-- EXCERPTED TEXT --
On a cruiseship, you can get up and walk around.  It is definitely less cramped.  There is more ventilation.  Undoubtedly, the buffets on the cruises will be changed(which is an area of virus transfers).  Another area of crowding is the muster drill, which will be dealt with.  They are already testing drills from your own stateroom.   The theatre is an area where there are crowds.  However, it is for a short period of time(the length of the show) and there may have to be limits in the short term, regarding the number of people who can attend in any one show.  In my opinion, there is a lot more that can be done on a cruiseship to help prevent the spread of the virus, than on a plane.  

 

I understand that flights are a necessity for many people and cruising is a leisure.   However, if we want to control the virus, we need to put a lot of emphasis on controlling the spread of the virus on flights than what I have seen in the news.  There are a lot of very smart people working on this problem and I am sure they are looking at this as well.   Once they are able to control the spread on flights, dealing with it on a cruiseship will be relatively easier.  Luckily, we are making significant inroads in the area of testing.  Hopefully, in the next few months, we will have a test that can be easy to administer that will prevent people from getting on a cruiseship or plane who is infected.   It is clear that it has to be more than a temperature check....

 

As it is today, I would be more concerned on taking a flight to the cruise, than getting on the cruiseship itself.

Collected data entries
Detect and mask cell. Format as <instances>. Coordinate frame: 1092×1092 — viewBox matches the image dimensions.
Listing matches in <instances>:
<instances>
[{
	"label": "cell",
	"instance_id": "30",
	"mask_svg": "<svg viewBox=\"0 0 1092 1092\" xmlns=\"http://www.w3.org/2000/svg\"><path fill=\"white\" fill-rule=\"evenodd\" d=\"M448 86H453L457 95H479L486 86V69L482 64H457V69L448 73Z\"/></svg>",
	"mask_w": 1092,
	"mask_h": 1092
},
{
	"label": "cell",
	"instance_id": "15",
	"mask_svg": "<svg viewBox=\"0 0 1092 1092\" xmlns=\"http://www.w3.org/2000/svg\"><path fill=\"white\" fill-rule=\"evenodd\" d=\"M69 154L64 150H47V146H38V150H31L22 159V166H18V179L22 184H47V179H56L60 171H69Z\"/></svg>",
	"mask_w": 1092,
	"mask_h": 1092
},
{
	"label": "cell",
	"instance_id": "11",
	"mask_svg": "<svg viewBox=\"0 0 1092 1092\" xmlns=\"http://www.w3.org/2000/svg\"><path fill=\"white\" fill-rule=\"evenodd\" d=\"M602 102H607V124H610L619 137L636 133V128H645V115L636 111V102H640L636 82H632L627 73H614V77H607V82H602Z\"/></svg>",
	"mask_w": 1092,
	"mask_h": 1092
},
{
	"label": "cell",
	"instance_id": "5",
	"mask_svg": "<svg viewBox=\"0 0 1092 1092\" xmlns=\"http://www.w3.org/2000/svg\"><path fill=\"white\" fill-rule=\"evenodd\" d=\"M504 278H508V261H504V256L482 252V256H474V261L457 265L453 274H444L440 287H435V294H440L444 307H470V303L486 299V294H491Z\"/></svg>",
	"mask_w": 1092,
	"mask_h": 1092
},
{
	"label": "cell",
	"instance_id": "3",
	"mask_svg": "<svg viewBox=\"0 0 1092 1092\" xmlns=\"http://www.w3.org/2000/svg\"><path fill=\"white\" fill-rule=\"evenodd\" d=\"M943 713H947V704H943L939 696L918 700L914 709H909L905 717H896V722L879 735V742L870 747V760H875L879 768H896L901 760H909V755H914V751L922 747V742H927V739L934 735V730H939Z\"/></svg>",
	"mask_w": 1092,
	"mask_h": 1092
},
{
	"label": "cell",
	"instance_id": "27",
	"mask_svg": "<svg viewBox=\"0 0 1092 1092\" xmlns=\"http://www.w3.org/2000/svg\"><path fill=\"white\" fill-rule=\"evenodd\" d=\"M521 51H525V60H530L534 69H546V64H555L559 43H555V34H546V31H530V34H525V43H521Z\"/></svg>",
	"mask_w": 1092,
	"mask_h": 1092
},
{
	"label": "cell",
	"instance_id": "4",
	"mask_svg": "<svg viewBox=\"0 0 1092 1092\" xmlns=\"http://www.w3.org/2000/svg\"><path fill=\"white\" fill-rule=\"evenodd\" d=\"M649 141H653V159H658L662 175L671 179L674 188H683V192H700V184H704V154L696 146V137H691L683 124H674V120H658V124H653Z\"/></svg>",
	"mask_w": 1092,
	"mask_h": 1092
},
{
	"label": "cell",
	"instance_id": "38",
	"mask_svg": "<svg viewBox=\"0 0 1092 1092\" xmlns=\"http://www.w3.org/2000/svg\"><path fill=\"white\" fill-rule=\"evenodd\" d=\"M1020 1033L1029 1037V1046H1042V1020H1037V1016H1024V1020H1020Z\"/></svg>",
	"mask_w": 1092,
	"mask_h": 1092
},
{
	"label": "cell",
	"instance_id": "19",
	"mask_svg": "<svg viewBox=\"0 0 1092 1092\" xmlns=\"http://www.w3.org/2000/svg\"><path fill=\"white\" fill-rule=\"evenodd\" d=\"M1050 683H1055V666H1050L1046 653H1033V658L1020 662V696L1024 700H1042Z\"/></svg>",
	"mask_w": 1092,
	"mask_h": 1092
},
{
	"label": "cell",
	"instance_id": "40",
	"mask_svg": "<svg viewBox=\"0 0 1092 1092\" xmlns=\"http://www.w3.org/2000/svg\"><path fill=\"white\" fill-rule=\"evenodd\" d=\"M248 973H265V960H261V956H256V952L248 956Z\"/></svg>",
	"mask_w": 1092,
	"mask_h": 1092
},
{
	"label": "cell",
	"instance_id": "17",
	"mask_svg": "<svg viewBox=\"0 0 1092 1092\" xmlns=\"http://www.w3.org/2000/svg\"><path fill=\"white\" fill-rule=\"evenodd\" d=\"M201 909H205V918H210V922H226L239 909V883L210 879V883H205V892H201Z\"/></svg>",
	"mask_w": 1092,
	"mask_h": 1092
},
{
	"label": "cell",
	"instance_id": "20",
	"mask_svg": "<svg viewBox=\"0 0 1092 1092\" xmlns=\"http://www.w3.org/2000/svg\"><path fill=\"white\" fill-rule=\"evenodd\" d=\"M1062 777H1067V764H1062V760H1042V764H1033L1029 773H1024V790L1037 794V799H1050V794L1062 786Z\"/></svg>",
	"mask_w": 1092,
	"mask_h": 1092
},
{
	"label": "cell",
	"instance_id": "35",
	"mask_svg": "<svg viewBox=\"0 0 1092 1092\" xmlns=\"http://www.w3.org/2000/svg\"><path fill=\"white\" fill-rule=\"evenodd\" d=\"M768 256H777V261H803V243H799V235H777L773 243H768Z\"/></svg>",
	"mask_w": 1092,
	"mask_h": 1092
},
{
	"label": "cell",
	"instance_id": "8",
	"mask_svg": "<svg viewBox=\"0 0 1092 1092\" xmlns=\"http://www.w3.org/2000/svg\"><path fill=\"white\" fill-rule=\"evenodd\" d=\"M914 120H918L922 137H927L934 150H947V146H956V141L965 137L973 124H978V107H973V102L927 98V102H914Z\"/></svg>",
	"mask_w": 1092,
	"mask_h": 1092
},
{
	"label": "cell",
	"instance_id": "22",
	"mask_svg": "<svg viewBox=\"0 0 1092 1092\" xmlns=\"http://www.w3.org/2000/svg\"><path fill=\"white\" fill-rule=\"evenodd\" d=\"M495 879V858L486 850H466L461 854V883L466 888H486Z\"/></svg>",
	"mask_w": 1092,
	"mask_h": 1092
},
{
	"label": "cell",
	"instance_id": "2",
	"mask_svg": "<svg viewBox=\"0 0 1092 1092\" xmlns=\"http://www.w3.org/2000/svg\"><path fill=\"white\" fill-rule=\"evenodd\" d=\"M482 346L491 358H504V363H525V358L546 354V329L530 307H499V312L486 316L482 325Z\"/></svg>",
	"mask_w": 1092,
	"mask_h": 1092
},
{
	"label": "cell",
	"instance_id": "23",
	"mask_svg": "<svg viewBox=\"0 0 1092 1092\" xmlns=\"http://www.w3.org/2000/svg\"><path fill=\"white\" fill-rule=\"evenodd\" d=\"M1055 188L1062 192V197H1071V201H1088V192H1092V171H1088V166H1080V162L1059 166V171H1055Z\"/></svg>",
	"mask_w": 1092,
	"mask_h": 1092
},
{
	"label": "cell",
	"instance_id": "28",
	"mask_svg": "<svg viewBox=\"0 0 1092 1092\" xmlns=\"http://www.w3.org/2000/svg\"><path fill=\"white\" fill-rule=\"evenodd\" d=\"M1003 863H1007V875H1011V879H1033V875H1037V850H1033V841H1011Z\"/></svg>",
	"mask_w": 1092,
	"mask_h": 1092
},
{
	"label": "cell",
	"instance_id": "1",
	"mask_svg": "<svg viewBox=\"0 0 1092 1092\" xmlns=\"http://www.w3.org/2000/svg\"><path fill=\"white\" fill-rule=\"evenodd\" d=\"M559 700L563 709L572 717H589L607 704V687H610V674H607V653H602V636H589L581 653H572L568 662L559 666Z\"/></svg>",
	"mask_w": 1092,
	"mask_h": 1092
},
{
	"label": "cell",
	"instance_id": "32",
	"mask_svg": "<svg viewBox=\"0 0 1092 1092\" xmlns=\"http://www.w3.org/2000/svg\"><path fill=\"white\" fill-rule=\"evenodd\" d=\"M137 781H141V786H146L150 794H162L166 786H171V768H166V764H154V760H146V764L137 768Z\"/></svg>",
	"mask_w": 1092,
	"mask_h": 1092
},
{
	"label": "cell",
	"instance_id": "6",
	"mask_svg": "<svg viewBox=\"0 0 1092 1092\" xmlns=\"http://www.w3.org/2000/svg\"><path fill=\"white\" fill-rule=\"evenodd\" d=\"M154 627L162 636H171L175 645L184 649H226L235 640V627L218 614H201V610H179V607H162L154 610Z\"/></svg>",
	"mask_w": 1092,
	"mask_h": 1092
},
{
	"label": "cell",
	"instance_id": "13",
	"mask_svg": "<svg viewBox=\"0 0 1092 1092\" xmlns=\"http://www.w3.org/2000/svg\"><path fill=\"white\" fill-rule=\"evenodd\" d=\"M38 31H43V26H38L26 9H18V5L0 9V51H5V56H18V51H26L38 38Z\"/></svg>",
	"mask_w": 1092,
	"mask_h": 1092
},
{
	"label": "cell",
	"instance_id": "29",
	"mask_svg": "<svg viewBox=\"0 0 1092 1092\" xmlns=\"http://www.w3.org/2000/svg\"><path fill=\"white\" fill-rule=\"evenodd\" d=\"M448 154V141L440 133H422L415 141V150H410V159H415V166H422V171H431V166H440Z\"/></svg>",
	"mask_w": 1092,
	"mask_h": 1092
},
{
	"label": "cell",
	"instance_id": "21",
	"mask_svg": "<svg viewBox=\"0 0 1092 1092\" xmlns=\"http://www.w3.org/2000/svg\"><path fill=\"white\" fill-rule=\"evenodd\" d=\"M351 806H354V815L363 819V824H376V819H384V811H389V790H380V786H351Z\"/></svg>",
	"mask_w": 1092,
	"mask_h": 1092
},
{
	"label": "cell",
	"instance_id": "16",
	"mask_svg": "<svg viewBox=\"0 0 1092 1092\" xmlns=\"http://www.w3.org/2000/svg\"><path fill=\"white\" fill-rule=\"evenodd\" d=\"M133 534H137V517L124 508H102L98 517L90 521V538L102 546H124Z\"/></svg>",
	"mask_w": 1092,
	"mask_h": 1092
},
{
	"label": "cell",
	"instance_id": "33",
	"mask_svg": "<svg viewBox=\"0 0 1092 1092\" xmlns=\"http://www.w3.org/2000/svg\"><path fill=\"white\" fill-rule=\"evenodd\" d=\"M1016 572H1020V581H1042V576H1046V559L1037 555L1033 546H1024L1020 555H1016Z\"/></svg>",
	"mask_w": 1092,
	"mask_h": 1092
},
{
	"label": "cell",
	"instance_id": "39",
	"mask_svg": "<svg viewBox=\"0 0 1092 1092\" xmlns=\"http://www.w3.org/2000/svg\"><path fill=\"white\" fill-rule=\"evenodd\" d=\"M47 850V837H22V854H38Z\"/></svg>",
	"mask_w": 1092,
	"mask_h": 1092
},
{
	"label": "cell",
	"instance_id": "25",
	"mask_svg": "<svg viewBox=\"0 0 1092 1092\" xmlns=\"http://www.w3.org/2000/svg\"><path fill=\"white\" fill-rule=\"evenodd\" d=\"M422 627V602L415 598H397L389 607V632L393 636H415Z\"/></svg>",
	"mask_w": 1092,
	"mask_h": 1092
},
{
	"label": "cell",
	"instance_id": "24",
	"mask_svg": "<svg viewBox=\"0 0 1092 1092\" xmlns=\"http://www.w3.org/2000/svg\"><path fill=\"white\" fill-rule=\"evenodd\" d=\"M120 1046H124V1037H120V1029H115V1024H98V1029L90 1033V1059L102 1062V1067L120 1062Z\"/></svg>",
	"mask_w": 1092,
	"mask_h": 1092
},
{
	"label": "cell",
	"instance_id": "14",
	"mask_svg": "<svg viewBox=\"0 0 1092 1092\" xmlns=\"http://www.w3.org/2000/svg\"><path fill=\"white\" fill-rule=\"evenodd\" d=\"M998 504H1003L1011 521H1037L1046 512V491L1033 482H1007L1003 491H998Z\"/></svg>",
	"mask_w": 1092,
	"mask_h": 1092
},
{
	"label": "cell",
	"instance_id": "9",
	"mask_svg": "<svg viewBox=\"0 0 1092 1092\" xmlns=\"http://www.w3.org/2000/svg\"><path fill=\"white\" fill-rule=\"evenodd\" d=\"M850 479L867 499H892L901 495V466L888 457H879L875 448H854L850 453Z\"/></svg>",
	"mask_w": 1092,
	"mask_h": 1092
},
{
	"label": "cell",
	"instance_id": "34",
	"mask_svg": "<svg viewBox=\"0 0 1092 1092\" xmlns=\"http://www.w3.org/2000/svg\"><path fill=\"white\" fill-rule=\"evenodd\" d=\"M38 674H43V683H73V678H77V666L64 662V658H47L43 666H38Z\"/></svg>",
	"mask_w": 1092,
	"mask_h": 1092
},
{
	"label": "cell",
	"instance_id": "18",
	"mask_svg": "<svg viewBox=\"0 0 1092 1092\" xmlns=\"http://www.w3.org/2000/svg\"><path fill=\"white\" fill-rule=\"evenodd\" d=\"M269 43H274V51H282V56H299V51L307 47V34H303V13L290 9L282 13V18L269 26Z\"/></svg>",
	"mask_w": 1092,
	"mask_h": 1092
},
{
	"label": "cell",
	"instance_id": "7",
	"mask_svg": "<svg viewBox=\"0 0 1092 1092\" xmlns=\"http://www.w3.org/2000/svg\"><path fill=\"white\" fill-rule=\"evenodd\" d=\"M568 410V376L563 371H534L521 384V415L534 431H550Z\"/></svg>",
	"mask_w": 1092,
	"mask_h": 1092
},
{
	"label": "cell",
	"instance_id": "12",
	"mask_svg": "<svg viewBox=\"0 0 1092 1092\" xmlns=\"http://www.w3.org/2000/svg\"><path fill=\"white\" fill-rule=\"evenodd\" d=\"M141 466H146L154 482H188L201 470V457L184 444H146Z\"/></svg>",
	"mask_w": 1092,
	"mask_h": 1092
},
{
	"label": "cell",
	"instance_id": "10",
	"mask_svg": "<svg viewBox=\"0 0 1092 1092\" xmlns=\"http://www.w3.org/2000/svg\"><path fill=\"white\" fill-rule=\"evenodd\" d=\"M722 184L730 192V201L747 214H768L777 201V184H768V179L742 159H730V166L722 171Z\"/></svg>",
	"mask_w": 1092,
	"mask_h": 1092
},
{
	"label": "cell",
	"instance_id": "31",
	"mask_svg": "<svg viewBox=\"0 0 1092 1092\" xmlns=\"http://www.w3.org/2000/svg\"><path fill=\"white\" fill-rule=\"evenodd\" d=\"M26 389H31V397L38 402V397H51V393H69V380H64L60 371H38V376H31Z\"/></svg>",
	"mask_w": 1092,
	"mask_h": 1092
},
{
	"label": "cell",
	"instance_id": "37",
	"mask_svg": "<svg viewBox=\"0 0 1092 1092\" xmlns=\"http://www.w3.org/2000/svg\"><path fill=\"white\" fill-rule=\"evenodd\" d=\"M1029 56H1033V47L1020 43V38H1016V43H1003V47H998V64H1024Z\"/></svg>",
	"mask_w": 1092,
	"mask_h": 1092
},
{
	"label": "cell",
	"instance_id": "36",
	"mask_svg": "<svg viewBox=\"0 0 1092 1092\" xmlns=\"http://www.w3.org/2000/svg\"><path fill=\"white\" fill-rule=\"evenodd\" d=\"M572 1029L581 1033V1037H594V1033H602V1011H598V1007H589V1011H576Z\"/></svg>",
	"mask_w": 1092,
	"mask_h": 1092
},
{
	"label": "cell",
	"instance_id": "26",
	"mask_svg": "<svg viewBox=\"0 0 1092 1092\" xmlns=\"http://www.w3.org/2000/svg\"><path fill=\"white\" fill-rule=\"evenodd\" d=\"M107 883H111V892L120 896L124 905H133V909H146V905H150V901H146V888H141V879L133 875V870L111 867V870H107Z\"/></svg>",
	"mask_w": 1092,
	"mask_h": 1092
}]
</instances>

-- ACTIVITY 1 --
According to the excerpted text, where are drills already being tested from?
-- ACTIVITY 2 --
Update the excerpted text from "On a cruiseship, you" to "on a plane.", swapping "theatre" for "casino".
The listing is separate material and has no connection to the excerpted text.

-- FINAL ANSWER 1 --
From your own stateroom.

-- FINAL ANSWER 2 --
On a cruiseship, you can get up and walk around.  It is definitely less cramped.  There is more ventilation.  Undoubtedly, the buffets on the cruises will be changed(which is an area of virus transfers).  Another area of crowding is the muster drill, which will be dealt with.  They are already testing drills from your own stateroom.   The casino is an area where there are crowds.  However, it is for a short period of time(the length of the show) and there may have to be limits in the short term, regarding the number of people who can attend in any one show.  In my opinion, there is a lot more that can be done on a cruiseship to help prevent the spread of the virus, than on a plane.